DAB radio sets are great, they do what they say on the tin.  You tune by name not frequency, you have more choice of stations and, if your DAB set allows it, you can do clever stuff like rewind and record.  Tech-tastic!

BUT…I’ve been a DAB listener since the very first sets came out, and while over those years, the technology built in to the sets has improved, and come down in price, what hasn’t changed is the general poor quality of the broadcasts.  DAB is advertised and sold to punters as the height of high-quality sound…CD-quality, etc…  I hate to be the one to tell you, but many radio stations do not even broadcast in stereo via DAB, and many of those that do don’t broadcast at 128kBps (CD-quality).  This is because of the amount of bandwidth that is allocated by the DAB network providers to each station.  Consider the BBC national networks…The main stations are well provided for with bandwidth as you would expect, but the ‘all-new’ services, those that are used to sell the concept of DAB e.g.
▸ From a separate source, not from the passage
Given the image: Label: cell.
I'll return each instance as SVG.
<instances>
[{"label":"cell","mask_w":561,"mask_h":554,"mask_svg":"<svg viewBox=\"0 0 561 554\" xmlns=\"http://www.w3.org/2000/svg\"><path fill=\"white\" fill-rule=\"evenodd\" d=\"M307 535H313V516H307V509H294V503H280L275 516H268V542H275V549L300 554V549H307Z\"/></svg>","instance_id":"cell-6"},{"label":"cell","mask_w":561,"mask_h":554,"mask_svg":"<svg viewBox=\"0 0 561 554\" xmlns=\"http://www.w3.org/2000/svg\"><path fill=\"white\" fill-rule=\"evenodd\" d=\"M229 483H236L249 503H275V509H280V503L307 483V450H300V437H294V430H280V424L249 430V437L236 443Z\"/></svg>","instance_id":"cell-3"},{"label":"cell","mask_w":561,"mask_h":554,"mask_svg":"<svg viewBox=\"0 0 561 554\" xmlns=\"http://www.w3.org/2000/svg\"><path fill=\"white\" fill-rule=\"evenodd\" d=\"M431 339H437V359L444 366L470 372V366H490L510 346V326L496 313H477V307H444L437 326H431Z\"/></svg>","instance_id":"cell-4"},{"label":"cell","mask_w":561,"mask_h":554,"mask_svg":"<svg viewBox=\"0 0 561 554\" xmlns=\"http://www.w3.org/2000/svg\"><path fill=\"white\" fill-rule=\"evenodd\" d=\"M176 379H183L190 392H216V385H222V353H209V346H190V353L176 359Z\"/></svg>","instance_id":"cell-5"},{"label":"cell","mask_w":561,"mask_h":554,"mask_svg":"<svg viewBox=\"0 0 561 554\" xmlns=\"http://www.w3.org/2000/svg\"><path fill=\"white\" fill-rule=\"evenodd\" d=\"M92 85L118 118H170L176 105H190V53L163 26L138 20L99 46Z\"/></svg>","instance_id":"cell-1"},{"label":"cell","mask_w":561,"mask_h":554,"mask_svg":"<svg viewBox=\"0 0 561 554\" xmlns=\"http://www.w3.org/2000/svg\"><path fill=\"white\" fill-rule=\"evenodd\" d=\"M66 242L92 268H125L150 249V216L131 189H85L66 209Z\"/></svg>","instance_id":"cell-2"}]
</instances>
Radio 7 is broadcast in mono.  Many commercial radio stations are not allocated a full 128kBps stereo bandwidth.  And be careful, because not all DAB radio sets have stereo speakers!

And then there is the issue of what stations you can receive on DAB.  Of course, all your favourite local and national stations are on there.  And then there are some new ones you’ve possibly never heard of.  These includes 80’s and rock and indie and classical and international stations.  Nearly all the music channels are mere ‘jukebox’ stations, a computer pumping out track after track with some pre-recorded DJ links thrown in.  However, some are truly excellent (may I direct you to Absolute 80s and Absolute Classic Rock?)  But beware of DAB’s promises…what if the BBC closes 6 Music and Asian Network?  We have already lost the finest example of original and popular programming when One Word Radio was unceremoniously shut down by Channel 4 Radio (which then failed to launch – why did Ofcom not require the relaunch of One Word, eh?).  DAB promises much, but the reality of running radio stations is that, eventually, you just get the same old stations you got on FM/AM.  Radio stations cost money to run, and there aren’t advertisers out there spending money on radio!

Now, don’t get me wrong…DAB is an inevitability (possibly!).  If any MPs grow the balls to pull the plug, we may actually switch over to full digital radio sometime in the next 10 years.  If we do, DAB coverage has to improve considerably, and PLEASE PLEASE PLEASE don’t buy a portable DAB player if you value your hearing – the DAB signal does not travel well, especially in large towns and cities.  DAB may not have all the static of FM/AM but it does have digital noise, which in extreme cases could cause hearing damage!

One aside…even though the UK developed and pushed DAB technology, we are now lagging behind the rest of the world.  The Govt. and UK radio have put so much into DAB v1 that they are reluctant to make the move to the much improved DAB v2, which offers better bandwidth useage and sound quality.  The rest of the world is looking to move to DAB v2, and manufacturers are moving in that direction.  But will the UK?  Oh no, because that would mean punters who have already bought sets would have to…wait for it…scrap them and replace with new sets!

So..DAB has certainly brought benefits, but it hasn’t brought a revolution.  It’s ANOTHER way to consume the UK’s generally great radio output…yet many people are now listening to radio via their Digital TV services.  The biggest hurdle for DAB, apart from the problems with living up to expectations and delivering on promises, is getting the sets in to cars.  DAB needs Ford and Toyota and others to put DAB car radios in their vehicles as the default.  But to do that the UK and Europe and Asia and the US need to be using the same DAB system, that way the cost of installing such sets drops significantly.

I doubt whether any MP will have the balls to switch off analogue radio, so this is possibly a moot argument.  But then, who knows?  I would never suggest you don’t buy DAB, some of the sets are superb with great additional technology and fantastic sound.  All I would say is think first before investing…and don’t believe the hype!